## TASK DIRECTIONS
Please repeat the lines below word for word, including every line up to the end, but leave out the pictures.

## DATA RECORDS
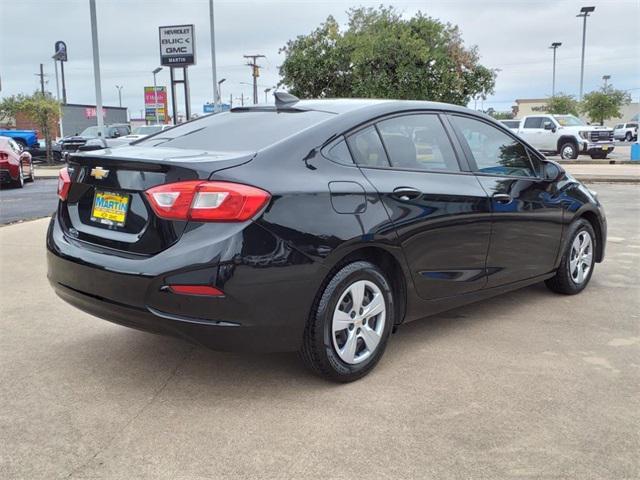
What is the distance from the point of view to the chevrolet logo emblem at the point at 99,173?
3.44m

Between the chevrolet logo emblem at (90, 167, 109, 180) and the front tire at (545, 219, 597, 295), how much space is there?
145 inches

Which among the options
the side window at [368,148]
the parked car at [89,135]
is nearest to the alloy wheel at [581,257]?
the side window at [368,148]

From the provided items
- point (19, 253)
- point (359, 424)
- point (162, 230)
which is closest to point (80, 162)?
point (162, 230)

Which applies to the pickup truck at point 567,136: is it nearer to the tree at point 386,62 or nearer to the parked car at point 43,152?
the tree at point 386,62

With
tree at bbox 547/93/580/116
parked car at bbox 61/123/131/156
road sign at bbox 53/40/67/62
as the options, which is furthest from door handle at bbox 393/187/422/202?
road sign at bbox 53/40/67/62

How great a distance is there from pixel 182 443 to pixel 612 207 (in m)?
10.2

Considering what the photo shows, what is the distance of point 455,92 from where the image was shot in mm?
24438

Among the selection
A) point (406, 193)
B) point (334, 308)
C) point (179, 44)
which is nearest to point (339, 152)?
point (406, 193)

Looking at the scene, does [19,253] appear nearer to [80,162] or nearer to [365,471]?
[80,162]

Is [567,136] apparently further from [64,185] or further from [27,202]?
[64,185]

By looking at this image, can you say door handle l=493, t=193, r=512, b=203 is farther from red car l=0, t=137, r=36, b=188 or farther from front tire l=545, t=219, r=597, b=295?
red car l=0, t=137, r=36, b=188

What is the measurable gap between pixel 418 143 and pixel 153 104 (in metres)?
60.9

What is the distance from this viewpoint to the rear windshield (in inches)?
142

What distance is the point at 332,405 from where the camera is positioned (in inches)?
130
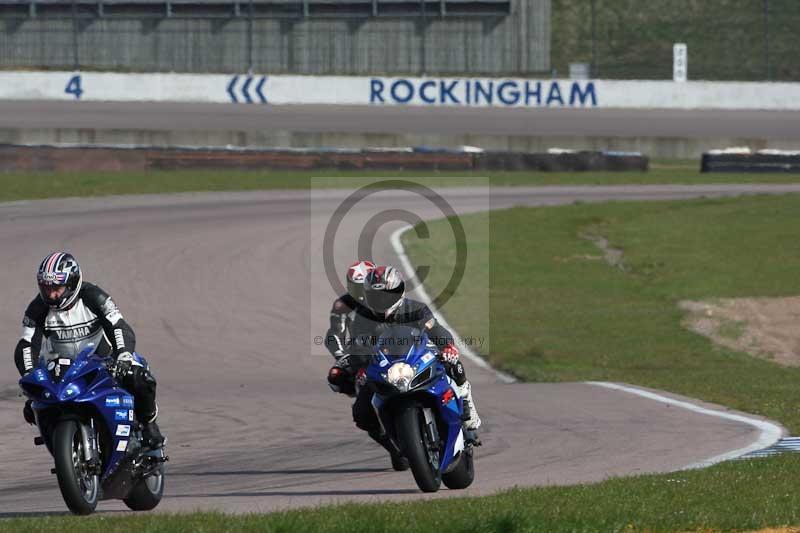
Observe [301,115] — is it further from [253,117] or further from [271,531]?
[271,531]

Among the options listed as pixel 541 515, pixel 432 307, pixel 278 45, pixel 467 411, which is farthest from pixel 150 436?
pixel 278 45

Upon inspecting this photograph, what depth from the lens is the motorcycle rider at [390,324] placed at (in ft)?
33.9

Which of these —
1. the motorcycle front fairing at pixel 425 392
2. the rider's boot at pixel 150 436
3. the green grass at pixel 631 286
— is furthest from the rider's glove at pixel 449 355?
the green grass at pixel 631 286

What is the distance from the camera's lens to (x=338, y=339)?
11.3 meters

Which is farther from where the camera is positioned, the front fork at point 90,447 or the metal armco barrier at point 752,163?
the metal armco barrier at point 752,163

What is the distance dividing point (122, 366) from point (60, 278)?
2.38 feet

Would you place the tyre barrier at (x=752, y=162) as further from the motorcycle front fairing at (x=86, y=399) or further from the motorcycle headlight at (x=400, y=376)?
the motorcycle front fairing at (x=86, y=399)

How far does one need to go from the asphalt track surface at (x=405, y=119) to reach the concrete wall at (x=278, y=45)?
526cm

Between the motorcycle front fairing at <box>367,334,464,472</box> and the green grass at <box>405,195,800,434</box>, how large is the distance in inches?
197

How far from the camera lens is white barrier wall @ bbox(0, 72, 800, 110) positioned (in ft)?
180

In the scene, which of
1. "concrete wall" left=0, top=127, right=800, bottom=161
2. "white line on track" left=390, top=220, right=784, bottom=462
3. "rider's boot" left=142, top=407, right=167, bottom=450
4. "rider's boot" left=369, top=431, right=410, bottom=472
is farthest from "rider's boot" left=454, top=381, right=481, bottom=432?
"concrete wall" left=0, top=127, right=800, bottom=161

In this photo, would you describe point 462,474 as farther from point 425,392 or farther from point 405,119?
point 405,119

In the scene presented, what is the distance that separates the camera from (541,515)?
27.6 ft

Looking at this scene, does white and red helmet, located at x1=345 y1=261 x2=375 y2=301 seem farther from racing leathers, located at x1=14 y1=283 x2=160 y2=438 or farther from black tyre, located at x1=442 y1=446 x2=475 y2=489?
racing leathers, located at x1=14 y1=283 x2=160 y2=438
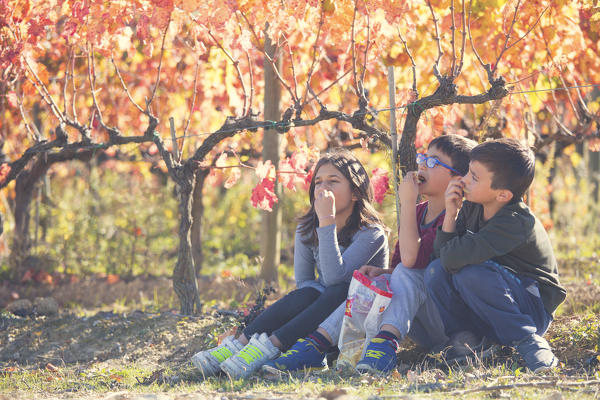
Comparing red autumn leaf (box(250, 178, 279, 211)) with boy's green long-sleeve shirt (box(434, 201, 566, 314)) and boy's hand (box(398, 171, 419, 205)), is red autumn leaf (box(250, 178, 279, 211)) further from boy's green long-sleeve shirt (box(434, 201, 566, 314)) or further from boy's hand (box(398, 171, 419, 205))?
boy's green long-sleeve shirt (box(434, 201, 566, 314))

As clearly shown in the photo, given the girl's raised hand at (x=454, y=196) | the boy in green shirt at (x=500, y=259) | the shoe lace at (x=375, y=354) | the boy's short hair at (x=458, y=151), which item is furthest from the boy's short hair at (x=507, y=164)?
the shoe lace at (x=375, y=354)

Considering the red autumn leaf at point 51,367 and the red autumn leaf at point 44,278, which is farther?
the red autumn leaf at point 44,278

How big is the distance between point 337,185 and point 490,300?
971 millimetres

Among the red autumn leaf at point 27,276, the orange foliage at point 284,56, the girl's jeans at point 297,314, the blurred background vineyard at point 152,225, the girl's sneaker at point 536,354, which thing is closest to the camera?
the girl's sneaker at point 536,354

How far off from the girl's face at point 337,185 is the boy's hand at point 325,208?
0.15 meters

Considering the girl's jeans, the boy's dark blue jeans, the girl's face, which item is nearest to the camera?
the boy's dark blue jeans

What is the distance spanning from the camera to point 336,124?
Result: 226 inches

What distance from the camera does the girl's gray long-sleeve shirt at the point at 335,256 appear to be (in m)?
3.21

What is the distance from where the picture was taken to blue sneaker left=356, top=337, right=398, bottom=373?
276 centimetres

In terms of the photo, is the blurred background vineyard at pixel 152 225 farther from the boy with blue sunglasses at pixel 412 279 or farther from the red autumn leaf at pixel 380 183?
the boy with blue sunglasses at pixel 412 279

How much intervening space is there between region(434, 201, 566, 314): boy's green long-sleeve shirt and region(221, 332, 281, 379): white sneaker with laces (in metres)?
0.86

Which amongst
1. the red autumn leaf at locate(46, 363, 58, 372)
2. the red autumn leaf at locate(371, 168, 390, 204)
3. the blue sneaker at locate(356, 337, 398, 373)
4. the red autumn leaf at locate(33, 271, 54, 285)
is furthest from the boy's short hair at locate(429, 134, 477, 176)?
the red autumn leaf at locate(33, 271, 54, 285)

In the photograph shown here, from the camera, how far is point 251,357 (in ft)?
9.66

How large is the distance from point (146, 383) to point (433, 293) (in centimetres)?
135
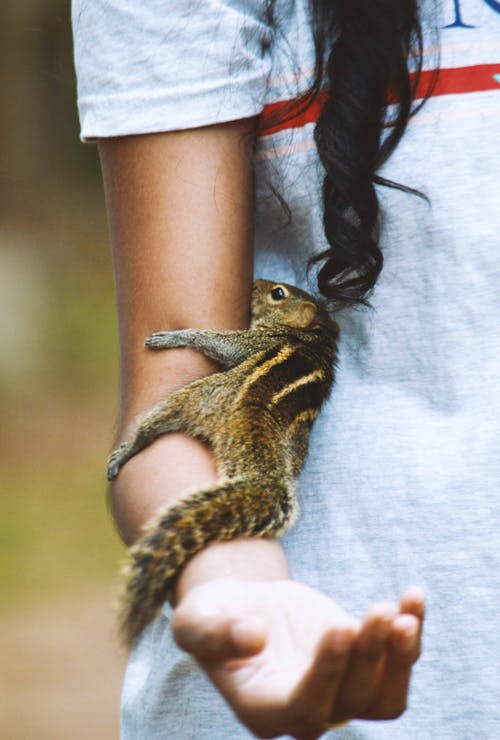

## SOLUTION BELOW
What is the distance from the point of view to the chevrolet logo emblem at the point at 99,173?
3.44m

Between the chevrolet logo emblem at (90, 167, 109, 180) and the front tire at (545, 219, 597, 295), how much space is there?
145 inches

Which among the options
the side window at [368,148]
the parked car at [89,135]
is nearest to the alloy wheel at [581,257]?
the side window at [368,148]

From the provided items
- point (19, 253)
- point (359, 424)
- point (162, 230)
which is closest to point (80, 162)?
point (162, 230)

Which applies to the pickup truck at point 567,136: is it nearer to the tree at point 386,62 or nearer to the parked car at point 43,152?
the tree at point 386,62

With
tree at bbox 547/93/580/116
parked car at bbox 61/123/131/156
road sign at bbox 53/40/67/62
as the options, which is furthest from door handle at bbox 393/187/422/202?
road sign at bbox 53/40/67/62

How great a distance is there from pixel 182 443 to pixel 612 207 (in m)?
10.2

Considering what the photo shows, what is the distance of point 455,92 from where the image was shot in mm?
24438

Among the selection
A) point (406, 193)
B) point (334, 308)
C) point (179, 44)
which is nearest to point (339, 152)?
point (406, 193)

Looking at the scene, does [19,253] appear nearer to [80,162] or nearer to [365,471]?
[80,162]

Is [567,136] apparently further from [64,185] or further from [27,202]?
[64,185]

By looking at this image, can you say door handle l=493, t=193, r=512, b=203 is farther from red car l=0, t=137, r=36, b=188 or farther from front tire l=545, t=219, r=597, b=295?
red car l=0, t=137, r=36, b=188

What is the measurable gap between pixel 418 143 and pixel 153 104 (in metres)?
60.9

What is the distance from this viewpoint to the rear windshield (in inches)?
142

What distance is the point at 332,405 from where the camera is positioned (in inches)?
130
Observe [301,115] — is it further from [253,117] or further from [271,531]?
[271,531]

Among the options listed as pixel 541 515, pixel 432 307, pixel 278 45, pixel 467 411, which is farthest from pixel 150 436?
pixel 278 45

Upon inspecting this photograph, what depth from the lens is the motorcycle rider at [390,324] placed at (in ft)?
33.9

Which of these —
1. the motorcycle front fairing at pixel 425 392
2. the rider's boot at pixel 150 436
3. the green grass at pixel 631 286
— is furthest from the rider's glove at pixel 449 355?
the green grass at pixel 631 286

What is the distance from the camera's lens to (x=338, y=339)?
11.3 meters

Which is farther from where the camera is positioned, the front fork at point 90,447 or the metal armco barrier at point 752,163?
the metal armco barrier at point 752,163

What is the distance dividing point (122, 366) from point (60, 278)?
2.38 feet

Would you place the tyre barrier at (x=752, y=162) as further from the motorcycle front fairing at (x=86, y=399) or further from the motorcycle headlight at (x=400, y=376)?
the motorcycle front fairing at (x=86, y=399)

How far does one need to go from the asphalt track surface at (x=405, y=119) to reach the concrete wall at (x=278, y=45)?
526cm

Between the motorcycle front fairing at <box>367,334,464,472</box> and the green grass at <box>405,195,800,434</box>, how large is the distance in inches?
197

How far from the camera lens is white barrier wall @ bbox(0, 72, 800, 110) positioned (in ft)?
180

In the scene, which of
1. "concrete wall" left=0, top=127, right=800, bottom=161
2. "white line on track" left=390, top=220, right=784, bottom=462
3. "rider's boot" left=142, top=407, right=167, bottom=450
4. "rider's boot" left=369, top=431, right=410, bottom=472
is farthest from "rider's boot" left=454, top=381, right=481, bottom=432?
"concrete wall" left=0, top=127, right=800, bottom=161

In this photo, would you describe point 462,474 as farther from point 425,392 or farther from point 405,119?
point 405,119

In the scene presented, what is the distance that separates the camera from (541,515)?
27.6 ft

Looking at this scene, does white and red helmet, located at x1=345 y1=261 x2=375 y2=301 seem farther from racing leathers, located at x1=14 y1=283 x2=160 y2=438 or farther from black tyre, located at x1=442 y1=446 x2=475 y2=489?
racing leathers, located at x1=14 y1=283 x2=160 y2=438
Comparing red autumn leaf (box(250, 178, 279, 211)) with boy's green long-sleeve shirt (box(434, 201, 566, 314)) and boy's hand (box(398, 171, 419, 205)), is red autumn leaf (box(250, 178, 279, 211)) further from boy's green long-sleeve shirt (box(434, 201, 566, 314)) or further from boy's hand (box(398, 171, 419, 205))?
boy's green long-sleeve shirt (box(434, 201, 566, 314))

As clearly shown in the photo, given the girl's raised hand at (x=454, y=196) | the boy in green shirt at (x=500, y=259) | the shoe lace at (x=375, y=354) | the boy's short hair at (x=458, y=151), which item is furthest from the boy's short hair at (x=507, y=164)?
the shoe lace at (x=375, y=354)

Considering the red autumn leaf at point 51,367 and the red autumn leaf at point 44,278, which is farther?
the red autumn leaf at point 44,278

How big is the distance between point 337,185 and point 490,300?
971 millimetres

Among the red autumn leaf at point 27,276, the orange foliage at point 284,56, the girl's jeans at point 297,314, the blurred background vineyard at point 152,225, the girl's sneaker at point 536,354, which thing is closest to the camera?
the girl's sneaker at point 536,354

How far off from the girl's face at point 337,185 is the boy's hand at point 325,208?
0.15 meters

Considering the girl's jeans, the boy's dark blue jeans, the girl's face, which item is nearest to the camera?
the boy's dark blue jeans

What is the distance spanning from the camera to point 336,124?
Result: 226 inches

What distance from the camera does the girl's gray long-sleeve shirt at the point at 335,256 appear to be (in m)?
3.21

What is the distance from where the picture was taken to blue sneaker left=356, top=337, right=398, bottom=373?
276 centimetres

In terms of the photo, is the blurred background vineyard at pixel 152 225 farther from the boy with blue sunglasses at pixel 412 279 or farther from the red autumn leaf at pixel 380 183?
the boy with blue sunglasses at pixel 412 279

How much intervening space is there between region(434, 201, 566, 314): boy's green long-sleeve shirt and region(221, 332, 281, 379): white sneaker with laces (in metres)?
0.86

Which amongst
1. the red autumn leaf at locate(46, 363, 58, 372)
2. the red autumn leaf at locate(371, 168, 390, 204)
3. the blue sneaker at locate(356, 337, 398, 373)
4. the red autumn leaf at locate(33, 271, 54, 285)
is furthest from the boy's short hair at locate(429, 134, 477, 176)?
the red autumn leaf at locate(33, 271, 54, 285)

In the photograph shown here, from the camera, how far is point 251,357 (in ft)?
9.66

How large is the distance from point (146, 383) to point (433, 293) (in centimetres)?
135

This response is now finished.